- **DESCRIPTION OF THE TASK**
Go over the listing that follows and work out how many lines have the string "https"; reply with the number by itself.

═════ DATASET EXTRACT

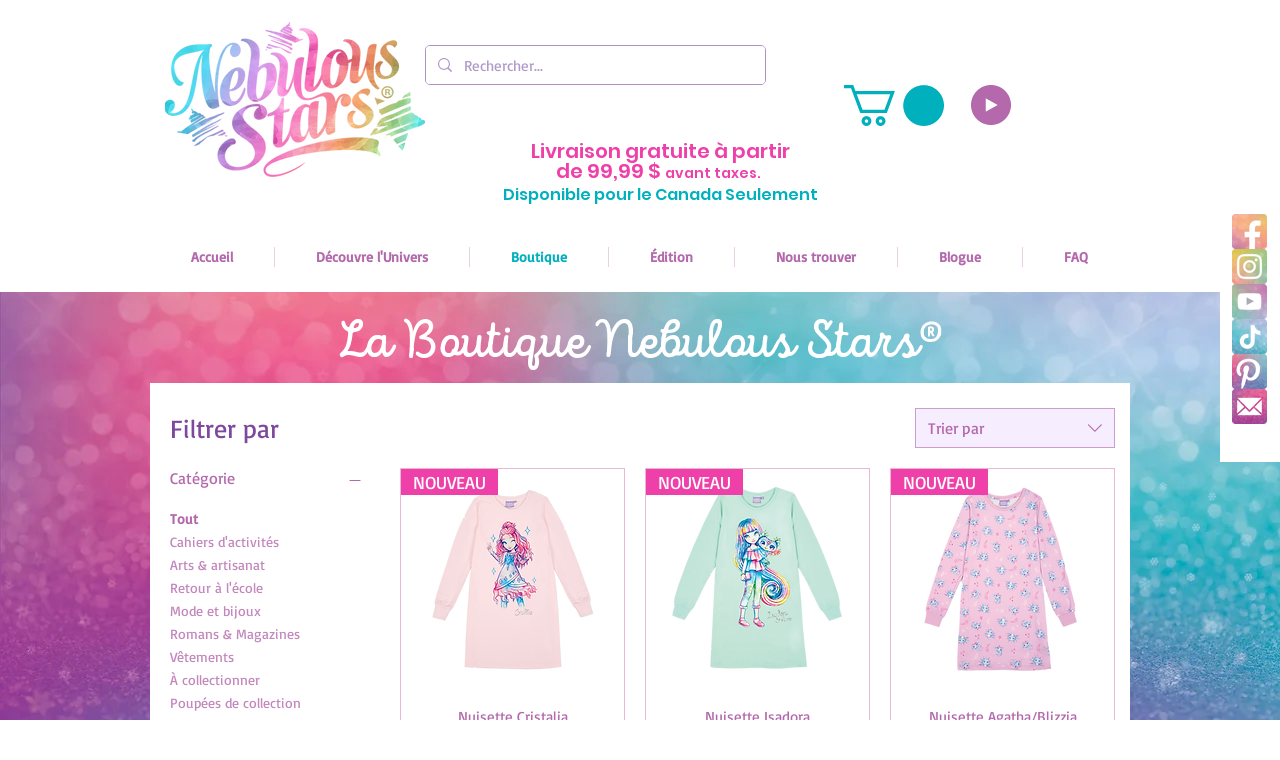

--- FILE ---
content_type: text/html
request_url: https://js.chargebee.com/assets/cbjs-2026.01.20-04.47/v2/master.html?site=tweenteam&env=production
body_size: -2253
content:
<!DOCTYPE html>
<html>
  <head>
    <meta charset="UTF-8">
    <title>Chargebee</title>
  <script nonce="wHMj5fCzJxnmS2IpVIzygNee" type="text/javascript" src="https://js.chargebee.com/assets/cbjs-2026.01.20-04.47/v2/master-306d6310708466d80044.js"></script><script nonce="wHMj5fCzJxnmS2IpVIzygNee">window._hp_csp_nonce = "wHMj5fCzJxnmS2IpVIzygNee"</script>
</head>
  <body>
  </body>
</html>

--- FILE ---
content_type: application/x-javascript
request_url: https://js.chargebee.com/assets/cbjs-2026.01.20-04.47/v2/284-d5e47cb5e12b6d6c6405.js
body_size: 1026
content:
(window.cbJsonP=window.cbJsonP||[]).push([[284],{589:function(t,e,n){"use strict";n.r(e);var i=n(4),a=n.n(i),o=n(12),s=n.n(o),r=n(25),c=n.n(r),u=n(16),l=n.n(u),h=n(3),p=n.n(h),f=n(7),d=n.n(f),v=(n(34),n(15)),g=[{name:"portal",actions:[{name:"logout",method:"post",endpoint:"/api/internal/ssp_users/logout",headers:{"X-Requested-With":"XMLHttpRequest"}}]},{name:"js_info",actions:[{name:"static",method:"get",headers:{"X-Requested-With":"XMLHttpRequest"},endpoint:function(){return"/api/internal/"+Object(v.e)()+"/retrieve_js_info"},static:!0},{name:"get",method:"get",headers:{"X-Requested-With":"XMLHttpRequest"},endpoint:function(){return"/api/internal/"+Object(v.e)()+"/retrieve_js_info"},static:!1}]},{name:"locale",actions:[{name:"retrieve",method:"get",headers:{"X-Requested-With":"XMLHttpRequest"},endpoint:function(t){return"/api/internal/cbjs/"+Object(v.e)()+"/translations?locale="+t.languageCode}}]}],_=n(23),C=n(50),m=n(28),b=function(){function t(e){p()(this,t),this.config={site:e.site,hostname:e.hostName,publishableKey:e.publishableKey},this.apiClient=e.apiClient,this.iframeClient=e.connectionClient,this.commMgr=e}return d()(t,[{key:"init",value:function(){return this.apiClient.addApis(g),this.hpData={},this.infoRetrievalCount=0,this.getInfo()}},{key:"getInfo",value:function(){var t=this;return this.info?l.a.resolve(this.info):this.infoRetrievalCount>=5?l.a.resolve({site:this.config.site}):(this.infoRetrievalCount>1?this.apiClient.js_info.get():this.apiClient.js_info.static()).then((function(e){t.infoRetrievalCount=-1,t.info=e;var n=e.captcha_site_key||e.recaptcha_site_key;return n&&t.commMgr.initializeCaptcha({siteKey:n,provider:e.captcha_provider,isGlobalRecaptcha:e.supported_global_recaptcha,sdkEndpoint:e.captcha_provider_sdk_endpoint||""}),e})).catch((function(e){return C.a.kvl({action:"retrieve_js_info_failed",info_retrieval_count:t.infoRetrievalCount},e),l.a.resolve({site:t.config.site})})).finally((function(){return t.infoRetrievalCount++}))}},{key:"syncTranslations",value:function(t){Object(m.i)(t)}},{key:"getTranslations",value:function(){var t=this,e=arguments.length>0&&void 0!==arguments[0]?arguments[0]:{},n=Object(m.h)(e.locale),i=e.languageCode,a=Object(m.e)();return n?a[n]?l.a.resolve(a[n]):this.apiClient.locale.retrieve({languageCode:i}).then((function(e){return t.syncTranslations(e),e})).catch((function(t){var e=new _.a(t);throw C.a.error(e),e})):l.a.resolve(a)}},{key:"getHpData",value:function(t){return t&&c()(this.hpData[t])?s()({},t,this.hpData[t]):t?{}:this.hpData}},{key:"portalLogout",value:function(){var t=this;return this.hpData.jwt?this.apiClient.portal.logout({},{token:this.hpData.jwt}).then((function(){return t.hpData.jwt="",{success:!0}})):l.a.resolve({success:!1})}},{key:"setHpData",value:function(t){var e=this;return a()(t).map((function(n){c()(t[n])&&(e.hpData[n]=t[n])})),l.a.resolve({acknowledged:!0})}}]),d()(t,[{key:"getBinData",value:function(t){return this.apiClient.card_bin.get_card_bin_data({},t)}}]),t}();e.default=b}}]);
//# sourceMappingURL=284-d5e47cb5e12b6d6c6405.js.map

══════════

- **SOLUTION FOR THIS TASK**
3